=== Bagian Teks ===

Abdullah, Direktur Walhi Jambi mengatakan, ada beberapa poin penting tertuang dalam materi gugatan ganti rugi Rp200 miliar.

Hakim mediator Partono bilang, berbeda dengan sidang-sidang pemerikasan sebelumnya, PBP tak pernah hadir, di sidang mediasi ini hadir.

“Kuasa hukum PBP, PDIW, menghadiri sidang. Kuasa hukum KLHK tidak hadir karena PPKM. Walhi memberikan tanggapan perihal draf usulan perdamaian tergugat.”

PBP juga memberikan draf usulan perdamaian yang disempurnakan. KLHK belum memberikan draf mereka. Berdasarkan info dari panitera, mereka akan memberikan draf via email atau e-court. “Dan akan dilakukan pengecekan ke lokasi kedua perusahaan.”

Selain tuntutan nilai kerugian, kata Abdullah, KLHK juga harus evaluasi dua perusahaan dan diberikan sanksi oleh Gubernur menurut UU Perlindungan dan Pengelolaan Lingkungan Hidup.

=== Baris Data ===

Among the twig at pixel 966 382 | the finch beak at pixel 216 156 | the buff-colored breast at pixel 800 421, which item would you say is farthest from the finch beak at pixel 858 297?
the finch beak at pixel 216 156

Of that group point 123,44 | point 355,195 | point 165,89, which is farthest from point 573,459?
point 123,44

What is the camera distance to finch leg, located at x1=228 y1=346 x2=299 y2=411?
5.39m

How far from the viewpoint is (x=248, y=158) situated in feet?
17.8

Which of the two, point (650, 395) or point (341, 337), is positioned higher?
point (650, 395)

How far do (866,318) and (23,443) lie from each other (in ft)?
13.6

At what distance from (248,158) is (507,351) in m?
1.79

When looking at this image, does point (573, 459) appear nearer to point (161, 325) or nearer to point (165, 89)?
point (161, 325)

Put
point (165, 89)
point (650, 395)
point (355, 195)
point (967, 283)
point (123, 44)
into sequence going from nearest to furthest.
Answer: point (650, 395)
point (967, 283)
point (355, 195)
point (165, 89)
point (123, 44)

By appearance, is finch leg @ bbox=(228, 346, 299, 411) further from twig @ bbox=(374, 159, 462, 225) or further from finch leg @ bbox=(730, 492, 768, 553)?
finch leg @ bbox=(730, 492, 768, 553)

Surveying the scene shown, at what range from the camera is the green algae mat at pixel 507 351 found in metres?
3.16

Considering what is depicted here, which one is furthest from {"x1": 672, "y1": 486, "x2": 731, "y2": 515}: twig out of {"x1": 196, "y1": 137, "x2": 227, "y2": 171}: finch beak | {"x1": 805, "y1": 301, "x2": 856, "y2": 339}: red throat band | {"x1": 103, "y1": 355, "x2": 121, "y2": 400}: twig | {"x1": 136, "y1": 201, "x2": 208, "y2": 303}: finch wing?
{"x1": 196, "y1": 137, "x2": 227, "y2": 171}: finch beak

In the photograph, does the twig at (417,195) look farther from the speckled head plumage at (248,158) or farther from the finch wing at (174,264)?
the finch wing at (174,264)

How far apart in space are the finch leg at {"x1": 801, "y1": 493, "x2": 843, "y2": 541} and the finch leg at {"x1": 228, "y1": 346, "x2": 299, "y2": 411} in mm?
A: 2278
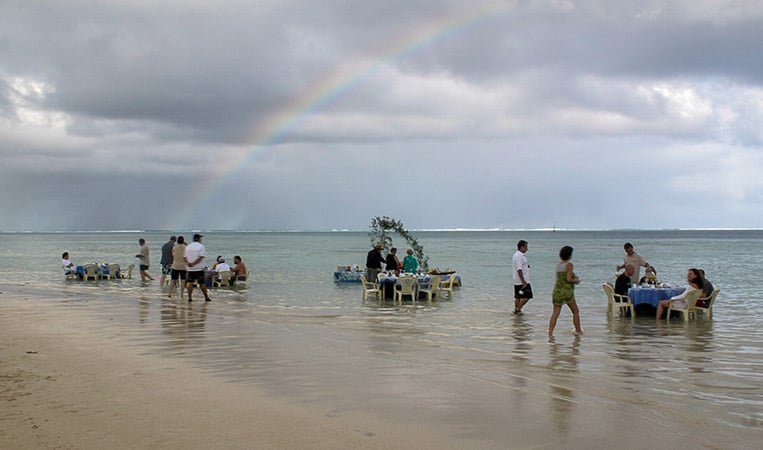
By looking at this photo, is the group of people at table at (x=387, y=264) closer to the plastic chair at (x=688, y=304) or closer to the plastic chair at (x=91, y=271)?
the plastic chair at (x=688, y=304)

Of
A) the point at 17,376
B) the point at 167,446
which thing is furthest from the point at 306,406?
the point at 17,376

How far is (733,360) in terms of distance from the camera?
9.37 metres

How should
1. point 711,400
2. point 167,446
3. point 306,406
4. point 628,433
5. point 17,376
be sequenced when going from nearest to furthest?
point 167,446
point 628,433
point 306,406
point 711,400
point 17,376

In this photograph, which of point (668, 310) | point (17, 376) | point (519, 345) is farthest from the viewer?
point (668, 310)

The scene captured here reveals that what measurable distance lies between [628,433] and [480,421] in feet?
4.12

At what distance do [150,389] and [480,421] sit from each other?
3500 mm

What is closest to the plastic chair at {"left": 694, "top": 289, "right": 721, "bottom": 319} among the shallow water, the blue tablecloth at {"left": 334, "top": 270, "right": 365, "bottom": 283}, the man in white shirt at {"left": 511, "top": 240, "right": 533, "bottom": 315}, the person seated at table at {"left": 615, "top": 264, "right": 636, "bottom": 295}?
the shallow water

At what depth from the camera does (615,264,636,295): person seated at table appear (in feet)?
48.9

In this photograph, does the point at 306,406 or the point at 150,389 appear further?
the point at 150,389

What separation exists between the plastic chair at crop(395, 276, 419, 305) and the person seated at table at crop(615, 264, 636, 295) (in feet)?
18.8

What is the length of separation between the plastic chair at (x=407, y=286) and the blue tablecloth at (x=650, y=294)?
6.11 m

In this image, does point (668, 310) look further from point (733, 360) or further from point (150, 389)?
point (150, 389)

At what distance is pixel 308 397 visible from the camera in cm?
681

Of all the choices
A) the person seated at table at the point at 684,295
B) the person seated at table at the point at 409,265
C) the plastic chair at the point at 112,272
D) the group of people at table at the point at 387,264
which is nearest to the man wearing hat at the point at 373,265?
the group of people at table at the point at 387,264
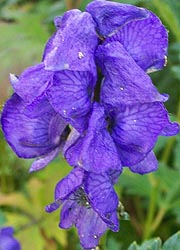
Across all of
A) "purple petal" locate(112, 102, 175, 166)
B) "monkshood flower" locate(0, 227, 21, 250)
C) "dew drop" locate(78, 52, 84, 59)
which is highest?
"dew drop" locate(78, 52, 84, 59)

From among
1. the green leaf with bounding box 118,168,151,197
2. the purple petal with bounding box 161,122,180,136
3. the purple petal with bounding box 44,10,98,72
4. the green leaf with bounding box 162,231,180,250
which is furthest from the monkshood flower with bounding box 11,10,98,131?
the green leaf with bounding box 118,168,151,197

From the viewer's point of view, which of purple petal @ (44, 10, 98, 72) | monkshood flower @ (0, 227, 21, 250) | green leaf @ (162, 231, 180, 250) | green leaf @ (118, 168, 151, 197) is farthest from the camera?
green leaf @ (118, 168, 151, 197)

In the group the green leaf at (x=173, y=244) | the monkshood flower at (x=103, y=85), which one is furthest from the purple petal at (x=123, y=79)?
the green leaf at (x=173, y=244)

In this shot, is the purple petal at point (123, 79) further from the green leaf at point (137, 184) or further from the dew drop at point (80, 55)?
the green leaf at point (137, 184)

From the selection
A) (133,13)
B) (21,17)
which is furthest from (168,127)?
(21,17)

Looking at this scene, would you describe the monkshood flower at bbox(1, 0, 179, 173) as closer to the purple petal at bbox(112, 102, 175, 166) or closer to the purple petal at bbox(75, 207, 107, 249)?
the purple petal at bbox(112, 102, 175, 166)

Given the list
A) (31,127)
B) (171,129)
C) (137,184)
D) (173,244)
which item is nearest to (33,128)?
(31,127)
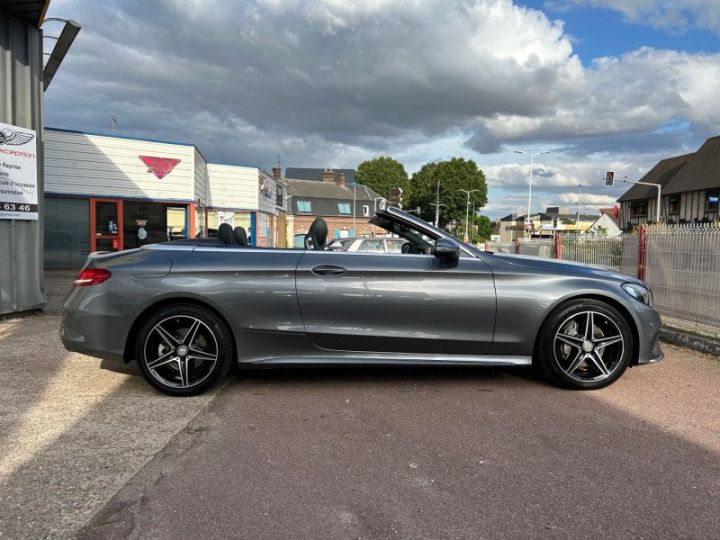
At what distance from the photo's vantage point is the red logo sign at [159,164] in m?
16.4

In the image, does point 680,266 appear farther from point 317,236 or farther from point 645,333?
point 317,236

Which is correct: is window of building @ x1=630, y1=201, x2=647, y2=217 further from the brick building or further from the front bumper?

===

> _Tugas dan Latihan_:
A. Jawablah pertanyaan berikut berdasarkan teks tentang gugatan Walhi Jambi.
(i) Berapa nilai gugatan ganti rugi yang disebutkan?
(ii) Siapa nama hakim mediator dalam perkara ini?
(iii) Menurut teks, apa sebab kuasa hukum KLHK tidak menghadiri sidang?
B. Tuliskan semua singkatan dalam teks tentang gugatan Walhi Jambi yang seluruhnya ditulis dengan huruf kapital.
C. Ketik ulang bagian teks tentang gugatan Walhi Jambi mulai dari "Abdullah, Direktur Walhi" dan berakhir pada "mediasi ini hadir.".

> _Jawaban yang Diberikan_:
A.
(i) Rp200 miliar.
(ii) Partono.
(iii) Karena PPKM.

B. PBP, PDIW, KLHK, PPKM, UU

C.
Abdullah, Direktur Walhi Jambi mengatakan, ada beberapa poin penting tertuang dalam materi gugatan ganti rugi Rp200 miliar.

Hakim mediator Partono bilang, berbeda dengan sidang-sidang pemerikasan sebelumnya, PBP tak pernah hadir, di sidang mediasi ini hadir.